As I sit here writing this column, NASA and SpaceX have just completed an exciting and historic step into space’s future. On May 30, the organizations successfully launched two astronauts to the International Space Station on an American vehicle, from American soil, for the first time in nearly nine years. More specifically, NASA astronauts Douglas Hurley and Robert Behnken lifted off on a Falcon 9 rocket from NASA’s Kennedy Space Center, aboard the SpaceX Crew Dragon spacecraft. They successfully docked to ISS the next morning.

Unfavorable weather delayed the first attempt, but the second effort to launch SpaceX’s final test flight for NASA’s Commercial Crew Program was a sight to behold.

It’s big news on a several fronts. Since 2011, when NASA’s Space Shuttle fleet was retired, the U.S. has been catching rides on Russian Soyuz vehicles to reach ISS. From a purely patriotic standpoint, it’s nice to see the United States getting back into that game.

Secondly, it is yet another step forward in the development of a new approach to transport crews into space—a public-private approach that gives commercial companies more flexibility in design and manufacturing processes, although still with substantial insights from NASA engineers.
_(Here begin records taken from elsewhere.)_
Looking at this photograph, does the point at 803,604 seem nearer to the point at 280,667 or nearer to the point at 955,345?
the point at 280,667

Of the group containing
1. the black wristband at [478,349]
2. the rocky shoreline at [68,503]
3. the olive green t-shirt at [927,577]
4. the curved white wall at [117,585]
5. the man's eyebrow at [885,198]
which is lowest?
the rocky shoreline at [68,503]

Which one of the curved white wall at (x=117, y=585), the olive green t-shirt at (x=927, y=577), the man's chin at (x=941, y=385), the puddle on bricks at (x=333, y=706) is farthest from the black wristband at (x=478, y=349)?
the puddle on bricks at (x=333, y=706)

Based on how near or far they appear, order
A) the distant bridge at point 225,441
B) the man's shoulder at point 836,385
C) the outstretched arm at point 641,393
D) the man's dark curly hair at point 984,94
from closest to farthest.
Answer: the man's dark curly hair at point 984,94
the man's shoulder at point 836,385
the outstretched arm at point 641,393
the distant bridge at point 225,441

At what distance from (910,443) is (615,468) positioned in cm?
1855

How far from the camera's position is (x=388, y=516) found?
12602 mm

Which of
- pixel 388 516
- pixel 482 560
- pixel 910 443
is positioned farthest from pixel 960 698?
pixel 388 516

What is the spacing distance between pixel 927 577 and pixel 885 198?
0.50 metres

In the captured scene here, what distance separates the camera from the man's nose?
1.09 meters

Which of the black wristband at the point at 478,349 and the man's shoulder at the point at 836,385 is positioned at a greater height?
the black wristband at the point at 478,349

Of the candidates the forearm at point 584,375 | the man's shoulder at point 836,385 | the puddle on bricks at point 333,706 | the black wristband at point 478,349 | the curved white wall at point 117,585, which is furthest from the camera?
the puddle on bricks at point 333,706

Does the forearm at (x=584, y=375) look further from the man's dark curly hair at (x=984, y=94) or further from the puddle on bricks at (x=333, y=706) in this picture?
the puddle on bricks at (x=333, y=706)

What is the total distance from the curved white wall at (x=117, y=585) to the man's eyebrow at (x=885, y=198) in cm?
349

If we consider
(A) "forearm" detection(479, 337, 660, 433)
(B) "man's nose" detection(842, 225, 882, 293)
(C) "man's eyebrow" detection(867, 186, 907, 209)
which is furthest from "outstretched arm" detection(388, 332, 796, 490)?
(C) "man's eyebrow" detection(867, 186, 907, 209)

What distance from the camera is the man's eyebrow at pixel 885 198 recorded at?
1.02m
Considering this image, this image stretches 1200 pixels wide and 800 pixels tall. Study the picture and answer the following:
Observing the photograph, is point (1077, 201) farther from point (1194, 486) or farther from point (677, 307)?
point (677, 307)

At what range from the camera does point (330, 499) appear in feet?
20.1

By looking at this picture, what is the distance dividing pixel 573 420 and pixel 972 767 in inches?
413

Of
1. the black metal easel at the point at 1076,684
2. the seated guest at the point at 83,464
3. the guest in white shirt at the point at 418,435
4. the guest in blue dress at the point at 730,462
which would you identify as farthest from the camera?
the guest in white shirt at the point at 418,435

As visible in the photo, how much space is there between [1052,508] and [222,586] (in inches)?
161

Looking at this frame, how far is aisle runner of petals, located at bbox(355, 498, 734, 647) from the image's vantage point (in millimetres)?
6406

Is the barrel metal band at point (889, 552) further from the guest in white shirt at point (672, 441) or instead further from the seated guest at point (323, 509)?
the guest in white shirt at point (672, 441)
SpaceX is one of two companies —the other being Boeing—selected by NASA in 2014 to develop integrated transport systems to the International Space Station.

As a person with a long-time fascination with space—my keychain is a tiny replica of an astronaut—NASA’s SpaceX Demo-2 launch (as this latest test was called) has been occupying a corner of my brain for quite a while. As a writer with a manufacturing focus, I’m riveted by the Commercial Crew Program because over time it will show if and how manufacturers can bring down the costs of space flight, while still maintaining the extreme levels of safety required for human travel beyond the bounds of Earth. 

SpaceX has already shown the innovation and cost savings a private company can bring to space programs with its reusable rocket technology.

That said, a lot of other exciting space-related innovation is in the works. Time, technology and budgets will ultimately tell the tale of our success in space. I look forward to following it all. A new beginning.

Lights Off

The ending to which I refer in the headline is the exit by GE from its residential lighting business. The company announced in late May that it had sold GE Lighting to Savant Systems Inc., subject to normal closing conditions. That deal is expected to close in mid-2020.

Savant is a smart home solutions provider. The transaction includes a long-term licensing agreement to use the GE brand, so I don’t expect to see the name disappear from residential lighting in the short term. Nevertheless, GE has been synonymous with lighting for well over 100 years, so I’m feeling a little nostalgic about the actual company’s departure from this line of business.

Nela Park, the long-time home of GE Lighting, is based in Cleveland—as am I. Its annual holiday lights spectacular during the month of December is a traditional treat for many Clevelanders.

Even more, in 2012 I was at Nela Park for the unearthing of a time capsule as part of a yearlong countdown to the site’s 100th anniversary in 2013. The boxy container held several items, including a handful of century-old incandescent light bulbs. GE engineers were able to get at least one of them to emit a glow.

If you like history, it was a pretty cool event in which to participate.

According to a press release, Cleveland will remain the headquarters of the lighting business. Savant CEO Robert Madonna stated that the company was committed to “ensuring that GE Lighting’s long history of industry leadership continues.”

So, when I say it is an ending, I don’t mean an ending to GE Lighting, but perhaps the ending to a chapter in the long history of the business. Which, I guess, is yet another beginning.